Dès la survenance d’un accident, le travailleur se retrouve dans un système administratif complexe qui lui demande de l’énergie et lui cause bien souvent des questionnements. De surcroit, les formulaires à transmettre, les contestations, les convocations, les rencontres avec la CNESST combinés aux problèmes personnels et financiers peuvent contribuer à aggraver la maladie psychiatrique. Par exemple, une simple convocation à une expertise médicale peut devenir une source majeure d’angoisse. Il n’est pas exagéré de considérer ces éléments comme des conséquences directes de la lésion professionnelle. En effet, en l’absence de celle-ci, le travailleur n’aurait assurément pas eu à se transformer en gestionnaire de dossier administratif! Malheureusement, les tribunaux ne reconnaissent pas les «tracas administratifs» comme étant en relation avec la lésion professionnelle. Par exemple, les troubles découlant du processus de contestation légale sont considérés comme faisant partie des aléas normaux d’un dossier et n’engendrent pas de relation avec la lésion professionnelle (4). Au même titre, le refus de la réclamation, la fi n de la réadaptation professionnelle ou les recours judiciaires sont des tracas administratifs qui ne permettent pas la reconnaissance de la lésion (5). Si ces éléments se retrouvent dans le dossier médical du travailleur, ils auront pour effet de rompre la relation entre la maladie psychiatrique et la lésion initiale.

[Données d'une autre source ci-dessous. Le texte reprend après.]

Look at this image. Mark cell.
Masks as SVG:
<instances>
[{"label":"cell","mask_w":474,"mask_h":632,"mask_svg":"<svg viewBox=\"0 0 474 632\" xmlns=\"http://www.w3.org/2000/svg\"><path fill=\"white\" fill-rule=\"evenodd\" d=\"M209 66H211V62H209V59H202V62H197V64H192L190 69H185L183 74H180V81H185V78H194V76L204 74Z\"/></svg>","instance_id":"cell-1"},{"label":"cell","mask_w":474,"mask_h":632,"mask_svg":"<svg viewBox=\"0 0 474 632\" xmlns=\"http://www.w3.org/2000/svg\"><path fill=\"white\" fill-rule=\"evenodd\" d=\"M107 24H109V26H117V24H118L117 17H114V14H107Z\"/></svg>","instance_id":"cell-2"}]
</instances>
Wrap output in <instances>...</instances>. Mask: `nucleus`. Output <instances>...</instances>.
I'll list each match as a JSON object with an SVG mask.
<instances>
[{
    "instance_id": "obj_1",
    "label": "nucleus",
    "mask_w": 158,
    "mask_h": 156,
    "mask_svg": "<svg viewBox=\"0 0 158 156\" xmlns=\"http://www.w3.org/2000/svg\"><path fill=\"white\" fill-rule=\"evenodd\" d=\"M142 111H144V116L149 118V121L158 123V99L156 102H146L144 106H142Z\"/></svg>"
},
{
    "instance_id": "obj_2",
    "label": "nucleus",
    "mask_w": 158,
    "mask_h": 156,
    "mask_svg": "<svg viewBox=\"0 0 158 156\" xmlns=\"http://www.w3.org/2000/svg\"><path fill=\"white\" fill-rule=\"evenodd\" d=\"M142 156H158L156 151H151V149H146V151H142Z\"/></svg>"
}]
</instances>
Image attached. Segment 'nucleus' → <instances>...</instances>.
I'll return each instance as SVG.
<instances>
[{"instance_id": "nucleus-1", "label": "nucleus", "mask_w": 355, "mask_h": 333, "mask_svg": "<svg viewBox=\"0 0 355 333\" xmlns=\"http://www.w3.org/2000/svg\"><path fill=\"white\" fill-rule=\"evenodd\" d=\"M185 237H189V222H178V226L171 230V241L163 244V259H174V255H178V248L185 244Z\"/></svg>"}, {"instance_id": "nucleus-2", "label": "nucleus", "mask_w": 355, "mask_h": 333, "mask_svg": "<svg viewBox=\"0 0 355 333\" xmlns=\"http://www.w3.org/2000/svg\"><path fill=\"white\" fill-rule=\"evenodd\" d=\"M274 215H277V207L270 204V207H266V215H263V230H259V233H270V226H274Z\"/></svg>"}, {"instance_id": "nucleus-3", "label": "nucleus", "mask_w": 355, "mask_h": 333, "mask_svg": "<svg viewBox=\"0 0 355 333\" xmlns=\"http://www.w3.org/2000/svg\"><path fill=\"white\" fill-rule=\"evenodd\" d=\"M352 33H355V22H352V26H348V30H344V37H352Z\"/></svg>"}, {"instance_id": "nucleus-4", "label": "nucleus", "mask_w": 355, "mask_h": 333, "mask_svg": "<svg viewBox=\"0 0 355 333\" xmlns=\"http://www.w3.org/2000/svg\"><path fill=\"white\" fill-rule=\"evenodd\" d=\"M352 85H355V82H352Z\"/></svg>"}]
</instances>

Ainsi, puisque ces derniers sont quasiment toujours présents, l’exercice délicat de départager les causes de la maladie psychiatrique doit être entrepris.

Évolution jurisprudentielle ?

Cette tendance semble cependant évoluer au niveau jurisprudentiel. Désormais, certains commissaires admettent la lésion psychique même lorsque le processus administratif a contribué à l’apparition de la maladie. Dans la décision Auger et Bellemare (6), sous la plume du commissaire Daniel Therrien, un diagnostic de trouble d’adaptation est reconnu alors que la procédure administrative et la perte de l’emploi sont des facteurs contribuant à la maladie du travailleur. Malgré le courant majoritaire, de plus en plus de commissaires ne rejettent plus d’emblée un diagnostic psychiatrique même en présence de tracas administratifs. Ils évalueront toutefois quels sont les facteurs principaux causant la maladie et il est impératif que les tracas administratifs ne soient pas la seule origine de la lésion psychologique.

Conclusion

En conclusion, il devient ardu de départager tous les facteurs causals puisque le travailleur est une seule et unique personne. Dans l’esprit du travailleur, sa lésion professionnelle a engendré une multitude de conséquences, que ce soit administratives, financières ou physiques ; mais espérer faire une distinction parfaite entre tous ces éléments demeure illusoire. Heureusement, les tribunaux sont de plus en plus ouverts à reconnaitre les lésions psychologiques, ce qui permet au travailleur d’avoir des soins et de se concentrer sur la guérison.